[TO BE DONE]:
A. In the interview excerpt, what title does the body of work carry?
B. Condense the paragraph of the interview excerpt that starts "What signals this readiness" into a shorter version that keeps its main facts.

===== DOCUMENT TEXT

Once institutional relationships were established, I expanded my research to include environmental concerns surrounding the Dead Sea and connected with artists and colleagues in Amman, Palestine and Jerusalem. These conversations significantly broadened my understanding of the region and deepened my emotional and ethical engagement with the site, and in hindsight, these exchanges were formative in shaping how I approached the work and led to where the project was ready to take form. The body of work is titled ‘closeupatadistance’.
What signals this readiness is usually a sense of unknowing or unease, perhaps also anxiousness! When my expectations begin to feel unstable, despite having notebooks, image archives, references and documentation in place, I know it’s time to enter the project physically. That state of openness, combined with focus, is essential for me, and only then do I feel able to fully inhabit the project and let it unfold and begin its journey.

Your images often move between vast, aerial perspectives and intimate, ground-level views. What does this shift in scale allow you to explore conceptually?

Yes, moving between vast, aerial perspectives and intimate, ground-level views allows me to think through scale as both a physical and conceptual condition and not simply a visual trope. I think this scale shift fundamentally alters how space, power, vulnerability and belonging at sites are experienced and understood, and I’m interested in what happens when perception oscillates between distance and proximity, when the viewing body is alternately lifted out of the landscape where I can levitate, feel vertigo and then return to it.

==========
===== GIVEN INFORMATION

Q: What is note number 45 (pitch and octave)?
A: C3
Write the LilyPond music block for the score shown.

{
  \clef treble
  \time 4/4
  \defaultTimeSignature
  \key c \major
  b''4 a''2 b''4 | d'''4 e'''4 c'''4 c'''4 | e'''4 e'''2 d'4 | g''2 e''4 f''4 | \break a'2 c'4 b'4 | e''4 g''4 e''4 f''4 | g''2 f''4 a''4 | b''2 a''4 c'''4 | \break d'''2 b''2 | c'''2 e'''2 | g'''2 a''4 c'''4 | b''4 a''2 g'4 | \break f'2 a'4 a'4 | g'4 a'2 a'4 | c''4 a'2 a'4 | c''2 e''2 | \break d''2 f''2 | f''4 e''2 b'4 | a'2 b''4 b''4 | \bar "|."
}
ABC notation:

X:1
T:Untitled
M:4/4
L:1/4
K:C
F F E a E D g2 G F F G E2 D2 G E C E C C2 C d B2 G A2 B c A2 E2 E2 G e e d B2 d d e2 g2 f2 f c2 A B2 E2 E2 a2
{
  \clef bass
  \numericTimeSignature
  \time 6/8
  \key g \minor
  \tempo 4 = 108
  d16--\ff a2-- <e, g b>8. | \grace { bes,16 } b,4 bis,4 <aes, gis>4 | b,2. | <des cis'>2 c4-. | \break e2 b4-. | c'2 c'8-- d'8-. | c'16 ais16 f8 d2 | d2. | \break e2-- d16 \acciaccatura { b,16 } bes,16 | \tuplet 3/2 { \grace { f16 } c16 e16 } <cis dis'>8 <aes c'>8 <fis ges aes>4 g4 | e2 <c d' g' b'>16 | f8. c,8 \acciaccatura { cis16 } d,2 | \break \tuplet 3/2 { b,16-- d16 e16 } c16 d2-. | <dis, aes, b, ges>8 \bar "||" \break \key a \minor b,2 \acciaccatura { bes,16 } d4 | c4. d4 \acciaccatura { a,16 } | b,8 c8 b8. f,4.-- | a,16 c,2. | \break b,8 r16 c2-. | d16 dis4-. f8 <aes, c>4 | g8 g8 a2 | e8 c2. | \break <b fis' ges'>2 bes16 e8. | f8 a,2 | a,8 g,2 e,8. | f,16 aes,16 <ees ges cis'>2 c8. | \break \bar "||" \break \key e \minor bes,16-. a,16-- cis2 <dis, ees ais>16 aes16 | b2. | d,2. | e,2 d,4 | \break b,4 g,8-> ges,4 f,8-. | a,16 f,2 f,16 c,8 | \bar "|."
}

==========

[SOLUTIONS IN ORDER]:
A. It is titled ‘closeupatadistance’.

B. Readiness usually shows itself as unknowing, unease or even anxiousness. When my expectations start to feel unstable, even with notebooks, image archives, references and documentation in place, I know it's time to enter the project physically. Only with that mix of openness and focus can I fully inhabit the project and let it unfold.